Davidson, que ha dedicado gran parte de su vida a educar sobre el Tourette, emitió un comunicado expresando su «profunda mortificación» ante la posibilidad de que alguien interpretara sus tics como un acto deliberado. Su postura, lejos de mitigar el daño, puso sobre la mesa una compleja disyuntiva: cómo equilibrar la inclusión de personas con discapacidades en espacios de alto perfil con la protección de todos los asistentes y la audiencia, especialmente cuando se manejan lenguaje de carga históricamente traumática. La situación se complicó cuando ejecutivos de Warner Bros., estudio vinculado a Juro que lo digo, solicitaron a la BBC, cadena encargada de la emisión, que omitiera la alusión ofensiva en la difusión.
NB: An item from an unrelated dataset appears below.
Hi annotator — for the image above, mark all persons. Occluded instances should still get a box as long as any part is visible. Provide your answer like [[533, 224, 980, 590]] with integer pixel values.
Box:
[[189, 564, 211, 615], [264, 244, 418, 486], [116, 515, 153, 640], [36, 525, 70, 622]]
A pesar de que la retransmisión se realizó con un retraso de dos horas, la cadena incluyó el exabrupto, lo que forzó una disculpa pública y la retirada de la ceremonia de su plataforma de streaming, iPlayer.
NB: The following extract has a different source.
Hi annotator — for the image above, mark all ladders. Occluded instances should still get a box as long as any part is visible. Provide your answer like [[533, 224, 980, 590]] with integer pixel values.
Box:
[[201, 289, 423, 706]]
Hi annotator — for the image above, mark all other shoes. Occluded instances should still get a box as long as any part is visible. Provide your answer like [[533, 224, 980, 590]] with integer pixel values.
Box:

La magnitud de la respuesta institucional fue en aumento. Jonte Richardson, miembro del jurado de los BAFTA, dimitió de su cargo calificando de «imperdonable» la gestión tanto de la Academia como de la BBC. En una carta enviada a los miembros de la organización, BAFTA reconoció haber implementado medidas de precaución, incluyendo advertencias previas al inicio de la ceremonia —a cargo del presentador Alan Cumming— sobre la posibilidad de escuchar lenguaje fuerte o movimientos involuntarios. No obstante, admitió que «la intención de ser inclusivos en modo alguno reduce el impacto de lo ocurrido», y extendió disculpas «sin reservas» a Jordan y Lindo, agradeciéndoles su «dignidad y profesionalismo» en un momento que nunca deberían haber experimentado.
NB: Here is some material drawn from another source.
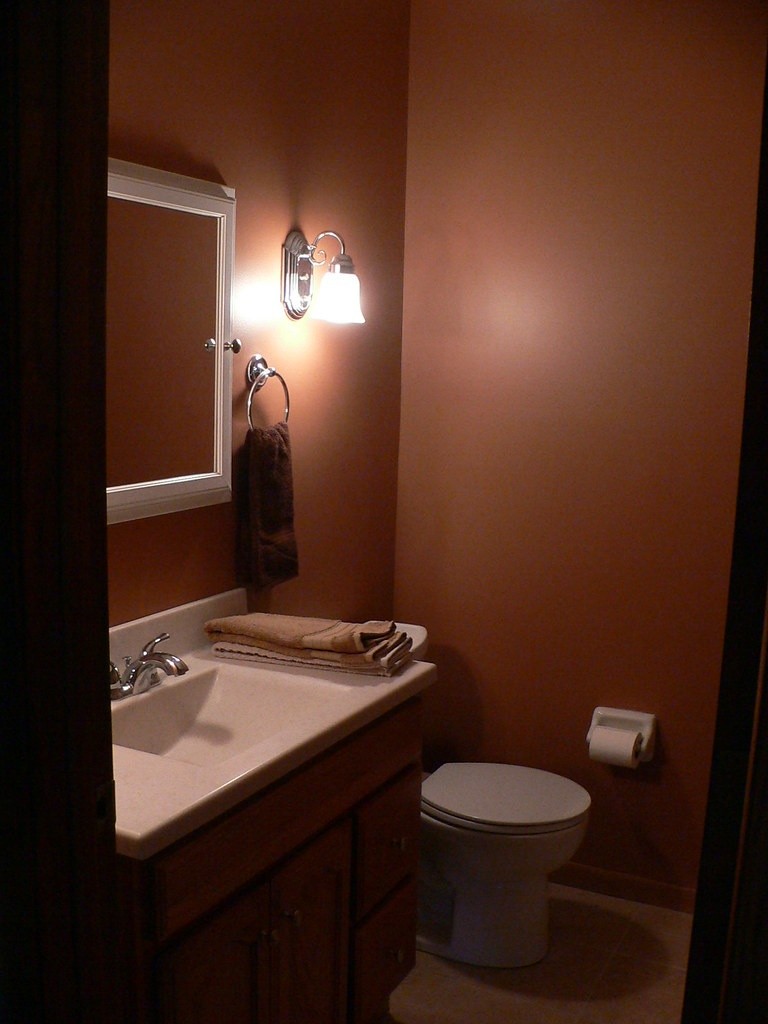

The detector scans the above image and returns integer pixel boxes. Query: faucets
[121,651,189,694]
Para la industria de la moda y el entretenimiento, este episodio trasciende lo anecdótico. Los premios BAFTA son un escaparate global donde diseñadores, casas de moda y marcas de lujo despliegan sus creaciones, y la alfombra roja es un espacio de representación culturalmente sensible. La pregunta ahora es cómo se rediseñarán los protocolos de seguridad, inclusión y control de emisiones en eventos que, como las galas de moda, buscan proyectar una imagen de vanguardia y responsabilidad social. La revisión prometida por BAFTA no solo examinará los fallos operativos de esa noche, sino que probablemente abordará la coordinación entre producciones, cadenas de televisión y los invitados con necesidades especiales, un aspecto crucial para cualquier evento que pretenda ser referente en diversidad.
El futuro de ceremonias como los BAFTA, los Oscar o los premios de moda más exclusivos, pende ahora de la capacidad de aprender de este tropiezo. La moda, en su constante diálogo con la sociedad, no puede soslayar que los desfiles y galas son también escenarios de conflicto y representación. La Academia ha prometido mantener «la inclusión en el núcleo de todo lo que hacemos», pero el camino exige medidas concretas que eviten que un acto involuntario, por bienintencionado que sea su contexto, vuelva a convertir una celebración de la creatividad en un專注 de dolor. La lección, amarga para todos, es que la verdadera sofisticación en la industria del espectáculo y la moda reside en anticipar las complejidades humanas, no solo en lucir impecables sobre la alfombra.